Canastas de alimentos y útiles escolares
Comenzamos a donar canastas de alimentos tres veces al año para las familias más necesitadas: para Acción de Gracias, Navidad y Semana Santa. Cada canasta estaba llena de alimentos, productos de primera necesidad y sorpresas para los niños. Una de las satisfacciones más grandes es ver el rostro de los padres al recibir esta ayuda y ver a los niños disfrutando de las sorpresas. Para el comienzo de clases, en agosto, preparamos una bolsa con libretas, lápices, crayolas y efectos escolares básicos.

Otros programas
Con el tiempo, los ministerios van cambiando conforme a la necesidad que se presenta. Hemos retenido algunos de los programas del principio. Recientemente, hemos incluido programas de salud. Con financiamiento del Departamento de Salud y Home Depot, la iglesia recibió un huerto de hortalizas valorado en $13,000.00 dólares y hemos facilitado la construcción de una huerta. Estos programas han sido muy beneficiosos para la comunidad. Estas experiencias enriquecen mi vida. Lo más importante que he aprendido es entender que podemos transformar vidas y comunidades, si organizamos programas de alcance a la comunidad que respondan a sus necesidades reales.

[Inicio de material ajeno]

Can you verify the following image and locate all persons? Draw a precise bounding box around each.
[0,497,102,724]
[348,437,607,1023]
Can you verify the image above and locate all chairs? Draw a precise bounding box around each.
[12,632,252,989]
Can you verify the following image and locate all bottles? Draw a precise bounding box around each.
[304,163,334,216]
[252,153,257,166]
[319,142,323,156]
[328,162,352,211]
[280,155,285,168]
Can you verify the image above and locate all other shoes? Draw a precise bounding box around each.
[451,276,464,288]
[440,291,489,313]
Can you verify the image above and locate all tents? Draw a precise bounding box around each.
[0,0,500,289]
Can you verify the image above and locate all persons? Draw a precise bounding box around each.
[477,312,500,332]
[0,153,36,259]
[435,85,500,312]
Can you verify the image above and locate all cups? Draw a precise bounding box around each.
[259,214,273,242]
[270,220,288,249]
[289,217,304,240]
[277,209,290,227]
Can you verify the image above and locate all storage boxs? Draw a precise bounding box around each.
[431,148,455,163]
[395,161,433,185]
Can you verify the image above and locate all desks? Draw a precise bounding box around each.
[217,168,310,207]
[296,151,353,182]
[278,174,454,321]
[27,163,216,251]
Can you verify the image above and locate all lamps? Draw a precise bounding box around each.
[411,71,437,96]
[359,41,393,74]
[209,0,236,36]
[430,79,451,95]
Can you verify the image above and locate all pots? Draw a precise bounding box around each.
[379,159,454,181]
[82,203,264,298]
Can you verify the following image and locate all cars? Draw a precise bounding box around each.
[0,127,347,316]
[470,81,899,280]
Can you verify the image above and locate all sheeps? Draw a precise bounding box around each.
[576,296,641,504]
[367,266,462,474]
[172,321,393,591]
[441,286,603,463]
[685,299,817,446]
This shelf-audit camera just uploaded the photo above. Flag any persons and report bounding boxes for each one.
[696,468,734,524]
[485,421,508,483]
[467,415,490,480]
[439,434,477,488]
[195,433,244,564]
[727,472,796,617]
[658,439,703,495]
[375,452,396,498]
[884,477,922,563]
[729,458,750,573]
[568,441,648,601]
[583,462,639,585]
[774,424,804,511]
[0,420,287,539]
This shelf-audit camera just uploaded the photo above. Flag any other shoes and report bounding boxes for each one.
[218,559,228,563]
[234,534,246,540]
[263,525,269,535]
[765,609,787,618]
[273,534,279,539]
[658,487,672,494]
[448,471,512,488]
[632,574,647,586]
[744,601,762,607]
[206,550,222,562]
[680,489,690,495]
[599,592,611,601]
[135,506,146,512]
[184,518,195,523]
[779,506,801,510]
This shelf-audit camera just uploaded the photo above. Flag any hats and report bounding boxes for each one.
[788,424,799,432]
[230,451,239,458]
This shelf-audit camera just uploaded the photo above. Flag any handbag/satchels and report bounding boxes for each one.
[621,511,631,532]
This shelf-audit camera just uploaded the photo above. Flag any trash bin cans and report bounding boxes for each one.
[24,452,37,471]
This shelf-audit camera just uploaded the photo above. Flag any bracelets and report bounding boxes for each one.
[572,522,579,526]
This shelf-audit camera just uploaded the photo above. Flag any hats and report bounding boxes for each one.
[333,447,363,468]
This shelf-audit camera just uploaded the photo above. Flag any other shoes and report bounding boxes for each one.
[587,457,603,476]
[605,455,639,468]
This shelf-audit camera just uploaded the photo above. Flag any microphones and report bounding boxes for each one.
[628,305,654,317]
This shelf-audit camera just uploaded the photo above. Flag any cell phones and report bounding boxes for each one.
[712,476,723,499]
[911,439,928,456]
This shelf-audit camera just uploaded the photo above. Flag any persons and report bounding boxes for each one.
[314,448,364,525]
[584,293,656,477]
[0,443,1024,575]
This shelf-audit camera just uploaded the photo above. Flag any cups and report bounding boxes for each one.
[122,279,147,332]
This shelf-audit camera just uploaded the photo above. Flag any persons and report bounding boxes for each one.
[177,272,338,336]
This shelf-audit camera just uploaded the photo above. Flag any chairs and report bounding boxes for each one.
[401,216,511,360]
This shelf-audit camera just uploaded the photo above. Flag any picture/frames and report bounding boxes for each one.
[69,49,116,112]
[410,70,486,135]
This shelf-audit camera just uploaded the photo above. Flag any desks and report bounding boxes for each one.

Si tomamos en cuenta tanto las necesidades corporales como las espirituales, la experiencia sacramental, litúrgica, culto de sanidad, devocional y participación en estas áreas, conectaremos el ministerio de sanidad de la iglesia con las prácticas de la comunidad de fe, entonces nos daremos cuenta que estos son los medios de gracia y restauración.